Exercise brief: Reproduce each record exactly, but exclude every picture.

* * * * *

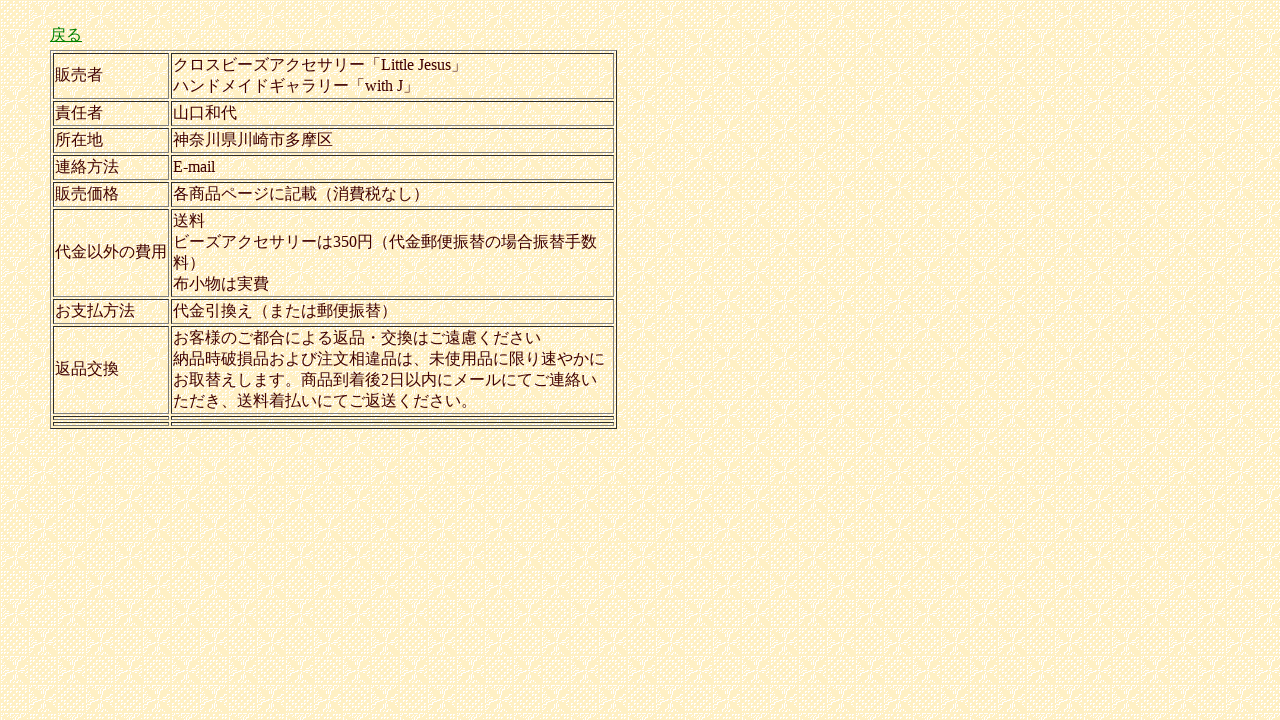

--- FILE ---
content_type: text/html
request_url: http://little-jesus.com/order/law.html
body_size: 2312
content:
<!DOCTYPE HTML PUBLIC "-//W3C//DTD HTML 4.01 Transitional//EN">
<HTML>
<HEAD>
<META http-equiv="Content-Type" content="text/html; charset=Shift_JIS">
<META http-equiv="Content-Style-Type" content="text/css">
<META name="IBM:HPB-Input-Mode" content="mode/flm; pagewidth=750; pageheight=900">
<META name="GENERATOR" content="IBM WebSphere Studio Homepage Builder Version 6.5.0.0 for Windows">
<TITLE></TITLE>
</HEAD>
<BODY background="../image/back.gif" text="#000000" vlink="#004000" alink="#004000" link="#008000" bgcolor="#ffffff">
<DIV style="top : 50px;left : 50px;
  position : absolute;
  z-index : 1;
" id="Layer1">
<DIV>
<TABLE border="1">
<TBODY>
<TR>
<TD><FONT color="#400000">販売者</FONT></TD>
<TD width="439"><FONT color="#400000">クロスビーズアクセサリー</FONT><FONT color="#400000">「Little Jesus」<BR>
      ハンドメイドギャラリー「with J」</FONT></TD>
</TR>
<TR>
<TD><FONT color="#400000">責任者</FONT></TD>
<TD width="439"><FONT color="#400000">山口和代</FONT></TD>
</TR>
<TR>
<TD><FONT color="#400000">所在地</FONT></TD>
<TD width="439"><FONT color="#400000">神奈川県川崎市多摩区</FONT></TD>
</TR>
<TR>
<TD><FONT color="#400000">連絡方法</FONT></TD>
<TD width="439"><FONT color="#400000">E-mail</FONT></TD>
</TR>
<TR>
<TD><FONT color="#400000">販売価格</FONT></TD>
<TD width="439"><FONT color="#400000">各商品ページに記載（消費税なし）</FONT></TD>
</TR>
<TR>
<TD><FONT color="#400000">代金以外の費用</FONT></TD>
<TD width="439"><FONT color="#400000">送料<BR>
      ビーズアクセサリーは350円（代金郵便振替の場合振替手数料）<BR>
      布小物は実費</FONT></TD>
</TR>
<TR>
<TD><FONT color="#400000">お支払方法</FONT></TD>
<TD width="439"><FONT color="#400000">代金引換え（または郵便振替）</FONT></TD>
</TR>
<TR>
<TD><FONT color="#400000">返品交換</FONT></TD>
<TD width="439"><FONT color="#400000">お客様のご都合による返品・交換はご遠慮ください<BR>
納品時破損品および注文相違品は、未使用品に限り速やかにお取替えします。商品到着後2日以内にメールにてご連絡いただき、送料着払いにてご返送ください。</FONT></TD>
</TR>
<TR>
<TD></TD>
<TD width="439"></TD>
</TR>
<TR>
<TD></TD>
<TD width="439"></TD>
</TR>
</TBODY>
</TABLE>
</DIV>
</DIV>
<DIV style="top : 25px;left : 50px;
  position : absolute;
  z-index : 2;
" id="Layer2"><FONT color="#400000"><A href="order.html">戻る</A></FONT></DIV>
</BODY>
</HTML>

* * * * *

Response:
--- FILE ---
content_type: text/html
request_url: http://little-jesus.com/order/law.html
body_size: 2312
content:
<!DOCTYPE HTML PUBLIC "-//W3C//DTD HTML 4.01 Transitional//EN">
<HTML>
<HEAD>
<META http-equiv="Content-Type" content="text/html; charset=Shift_JIS">
<META http-equiv="Content-Style-Type" content="text/css">
<META name="IBM:HPB-Input-Mode" content="mode/flm; pagewidth=750; pageheight=900">
<META name="GENERATOR" content="IBM WebSphere Studio Homepage Builder Version 6.5.0.0 for Windows">
<TITLE></TITLE>
</HEAD>
<BODY background="../image/back.gif" text="#000000" vlink="#004000" alink="#004000" link="#008000" bgcolor="#ffffff">
<DIV style="top : 50px;left : 50px;
  position : absolute;
  z-index : 1;
" id="Layer1">
<DIV>
<TABLE border="1">
<TBODY>
<TR>
<TD><FONT color="#400000">販売者</FONT></TD>
<TD width="439"><FONT color="#400000">クロスビーズアクセサリー</FONT><FONT color="#400000">「Little Jesus」<BR>
      ハンドメイドギャラリー「with J」</FONT></TD>
</TR>
<TR>
<TD><FONT color="#400000">責任者</FONT></TD>
<TD width="439"><FONT color="#400000">山口和代</FONT></TD>
</TR>
<TR>
<TD><FONT color="#400000">所在地</FONT></TD>
<TD width="439"><FONT color="#400000">神奈川県川崎市多摩区</FONT></TD>
</TR>
<TR>
<TD><FONT color="#400000">連絡方法</FONT></TD>
<TD width="439"><FONT color="#400000">E-mail</FONT></TD>
</TR>
<TR>
<TD><FONT color="#400000">販売価格</FONT></TD>
<TD width="439"><FONT color="#400000">各商品ページに記載（消費税なし）</FONT></TD>
</TR>
<TR>
<TD><FONT color="#400000">代金以外の費用</FONT></TD>
<TD width="439"><FONT color="#400000">送料<BR>
      ビーズアクセサリーは350円（代金郵便振替の場合振替手数料）<BR>
      布小物は実費</FONT></TD>
</TR>
<TR>
<TD><FONT color="#400000">お支払方法</FONT></TD>
<TD width="439"><FONT color="#400000">代金引換え（または郵便振替）</FONT></TD>
</TR>
<TR>
<TD><FONT color="#400000">返品交換</FONT></TD>
<TD width="439"><FONT color="#400000">お客様のご都合による返品・交換はご遠慮ください<BR>
納品時破損品および注文相違品は、未使用品に限り速やかにお取替えします。商品到着後2日以内にメールにてご連絡いただき、送料着払いにてご返送ください。</FONT></TD>
</TR>
<TR>
<TD></TD>
<TD width="439"></TD>
</TR>
<TR>
<TD></TD>
<TD width="439"></TD>
</TR>
</TBODY>
</TABLE>
</DIV>
</DIV>
<DIV style="top : 25px;left : 50px;
  position : absolute;
  z-index : 2;
" id="Layer2"><FONT color="#400000"><A href="order.html">戻る</A></FONT></DIV>
</BODY>
</HTML>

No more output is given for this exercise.